We’re only two years removed from the Italian deputy PM Matteo Salvini - himself gone on several ignorant and racist tirades against gypsies and the Roma since he’s been in office - granting increased power and authority to the Daspo in 2017, giving them further license to stamp extremist fans out of Italian football stadia. It’s not entirely accurate that Italian football is “passively” accepting racism and anti-social behaviour in the stadia. It’s just that Italian bureacracy is guilty of wrapping the issue up with a lot of red tape. But what’s new?
Media outlets cover this issue as though the Lega Serie A is responsible for direct intervention (or lack thereof), and maybe that should be the case. But it isn’t. It’d be straightforward if calcio could cut out the Daspo’s authority over policing the Lega, just like it’d be straightforward if clubs could cut out local council in managing their own stadium. But that’s Italy for you: The power to act gets spread out among many parties, for fear of one party having too much say. As a result, no one ever acts in time. Yet the Daspo are acting to prosecute matchday fans with greater measures all the same.
It’s a lonely life for the bigoted extremist football fan, and it’s only getting lonelier as far as how you’re remembered in the game. Look no further than Lazio’s most infamous ultra meeting his literal end this past summer.

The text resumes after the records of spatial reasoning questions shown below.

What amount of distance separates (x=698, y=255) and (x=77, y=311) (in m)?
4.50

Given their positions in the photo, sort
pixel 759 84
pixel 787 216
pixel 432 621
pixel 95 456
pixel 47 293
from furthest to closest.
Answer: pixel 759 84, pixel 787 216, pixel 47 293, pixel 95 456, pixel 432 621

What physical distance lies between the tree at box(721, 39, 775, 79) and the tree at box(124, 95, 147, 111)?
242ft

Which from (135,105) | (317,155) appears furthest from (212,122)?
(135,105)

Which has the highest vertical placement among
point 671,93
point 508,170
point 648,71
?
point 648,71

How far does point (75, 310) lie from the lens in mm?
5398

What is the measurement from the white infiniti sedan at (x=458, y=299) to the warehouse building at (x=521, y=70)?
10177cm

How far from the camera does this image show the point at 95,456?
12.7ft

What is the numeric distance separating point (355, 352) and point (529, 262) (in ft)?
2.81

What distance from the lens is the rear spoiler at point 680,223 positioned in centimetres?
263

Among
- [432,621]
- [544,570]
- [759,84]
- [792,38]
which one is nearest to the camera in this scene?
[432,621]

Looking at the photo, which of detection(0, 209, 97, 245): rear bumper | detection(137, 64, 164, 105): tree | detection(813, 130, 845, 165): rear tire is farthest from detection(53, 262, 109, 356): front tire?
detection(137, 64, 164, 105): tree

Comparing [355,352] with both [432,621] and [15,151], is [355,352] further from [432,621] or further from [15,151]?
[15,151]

Diabolik, as he was known after the Italian fumetti of the same name, was gunned down before this Serie A season kicked off. And yet he was not written or spoken about in the media as an important, ominous or even shadowy figure. None of that glamour for him. No TV biopic is going to be made of Diabolik wearing a mask like in the comics.
Instead, Diabolik is remembered in the papers (of what little coverage was given to his murder) as an average, run-of-the-mill man who’d simply run out of options. He’d reportedly painted himself into a corner through years of drug-dealing come home to roost. And the size and scale of the deals weren’t even reportedly that big. Wherever the truth lay in the details of why he was killed, my point is that ultra dream of rising to power and influence is over.
It’s over. And it’s living out a tame, protracted death. While some extremists focused on feeling disenfranchised and yearned for a nostalgic barrier of “us and them” around Italian history, real life happened in the meantime. And the modern Italian wears the face of someone you cannot deny.
Less Focus on Controversy, More Focus on Answers
What we do with those losses around us speaks to character and, while no one here will end up the good guy by the time the Italian fanbase is “cleaned up”, the best actions are akin to Moise Kean away at Cagliari last year. Kean’s example went beyond people just saying the right things, or trying to explain to others how best to live. Instead it boiled down to just being the living proof of change.
A young, black Italian teenager looking like the most composed of everyone in that Cagliari vs Juve storm, while opposition fans try to provoke him. While his older, more experienced teammate Leonardo Bonucci exposed his character limitations for all to see.
But losses will be there. Because we want the Daspo to drive their knife home, we want Salvini to keep giving them the power to cleanup. We want clubs to own their own stadia, we want decisive action from the league. Many people’s way of living in Italy will be over for this to happen.
Anyone brushing over those losses is not going to be there to mop up the price paid. But once I see people of all backgrounds living out their success among Italian society - whether Kean, Juan Jesus or a hopefully wiser Bonucci today - it makes it worthwhile.